> HOW TO COMPLETE THIS TASK
Reproduce the entries shown below only from the line with "The researchers measured how" down to the line with "Answer (YES/NO): YES", keeping both end lines and copying each one exactly.

Dataset items:
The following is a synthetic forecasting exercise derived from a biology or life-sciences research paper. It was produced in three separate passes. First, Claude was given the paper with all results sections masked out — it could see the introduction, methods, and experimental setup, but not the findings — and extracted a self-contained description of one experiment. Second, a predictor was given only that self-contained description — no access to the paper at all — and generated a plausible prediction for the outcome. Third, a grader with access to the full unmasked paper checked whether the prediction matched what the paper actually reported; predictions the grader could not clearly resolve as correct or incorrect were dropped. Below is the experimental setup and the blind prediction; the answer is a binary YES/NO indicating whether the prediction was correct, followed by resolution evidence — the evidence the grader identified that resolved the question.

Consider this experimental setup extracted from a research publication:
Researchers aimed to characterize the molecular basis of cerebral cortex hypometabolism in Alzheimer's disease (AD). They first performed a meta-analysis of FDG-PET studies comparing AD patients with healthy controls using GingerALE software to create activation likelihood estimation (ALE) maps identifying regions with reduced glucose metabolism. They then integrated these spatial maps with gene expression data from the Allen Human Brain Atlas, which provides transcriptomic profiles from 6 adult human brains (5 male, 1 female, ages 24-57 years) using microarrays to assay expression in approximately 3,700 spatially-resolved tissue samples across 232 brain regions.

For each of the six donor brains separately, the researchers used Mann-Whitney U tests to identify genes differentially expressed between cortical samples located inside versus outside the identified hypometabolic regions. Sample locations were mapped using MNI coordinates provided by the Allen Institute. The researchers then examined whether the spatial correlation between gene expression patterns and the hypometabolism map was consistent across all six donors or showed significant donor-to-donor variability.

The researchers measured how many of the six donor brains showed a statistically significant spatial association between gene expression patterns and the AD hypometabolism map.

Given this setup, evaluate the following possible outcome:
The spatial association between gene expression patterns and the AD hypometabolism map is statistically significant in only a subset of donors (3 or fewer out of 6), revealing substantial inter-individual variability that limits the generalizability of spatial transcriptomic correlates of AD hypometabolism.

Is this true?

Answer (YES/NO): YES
* * *
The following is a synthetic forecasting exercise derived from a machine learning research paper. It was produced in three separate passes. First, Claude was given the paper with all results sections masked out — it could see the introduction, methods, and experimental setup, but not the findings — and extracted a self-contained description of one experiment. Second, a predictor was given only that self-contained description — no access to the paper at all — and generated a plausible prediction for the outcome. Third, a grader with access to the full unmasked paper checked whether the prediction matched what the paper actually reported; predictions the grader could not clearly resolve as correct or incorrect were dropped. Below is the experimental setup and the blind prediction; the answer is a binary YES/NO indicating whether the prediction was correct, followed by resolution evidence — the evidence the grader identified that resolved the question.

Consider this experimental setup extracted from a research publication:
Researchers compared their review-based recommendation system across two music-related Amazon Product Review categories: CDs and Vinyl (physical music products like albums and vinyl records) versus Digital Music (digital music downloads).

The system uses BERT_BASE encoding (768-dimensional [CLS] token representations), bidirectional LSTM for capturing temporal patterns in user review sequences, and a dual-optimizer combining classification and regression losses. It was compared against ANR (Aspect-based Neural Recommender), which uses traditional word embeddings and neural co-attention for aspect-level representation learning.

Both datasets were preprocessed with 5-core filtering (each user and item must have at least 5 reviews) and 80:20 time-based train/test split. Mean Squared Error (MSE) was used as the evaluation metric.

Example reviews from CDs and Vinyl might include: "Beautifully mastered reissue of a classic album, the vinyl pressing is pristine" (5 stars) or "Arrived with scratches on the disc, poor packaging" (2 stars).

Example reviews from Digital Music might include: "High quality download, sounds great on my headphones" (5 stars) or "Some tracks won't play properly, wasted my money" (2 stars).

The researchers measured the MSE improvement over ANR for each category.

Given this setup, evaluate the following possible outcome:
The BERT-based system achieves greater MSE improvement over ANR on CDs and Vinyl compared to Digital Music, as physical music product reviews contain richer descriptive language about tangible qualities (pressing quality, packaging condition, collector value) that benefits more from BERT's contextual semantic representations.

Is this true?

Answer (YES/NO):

> EXERCISE SOLUTION
The researchers measured how many of the six donor brains showed a statistically significant spatial association between gene expression patterns and the AD hypometabolism map.

Given this setup, evaluate the following possible outcome:
The spatial association between gene expression patterns and the AD hypometabolism map is statistically significant in only a subset of donors (3 or fewer out of 6), revealing substantial inter-individual variability that limits the generalizability of spatial transcriptomic correlates of AD hypometabolism.

Is this true?

Answer (YES/NO): YES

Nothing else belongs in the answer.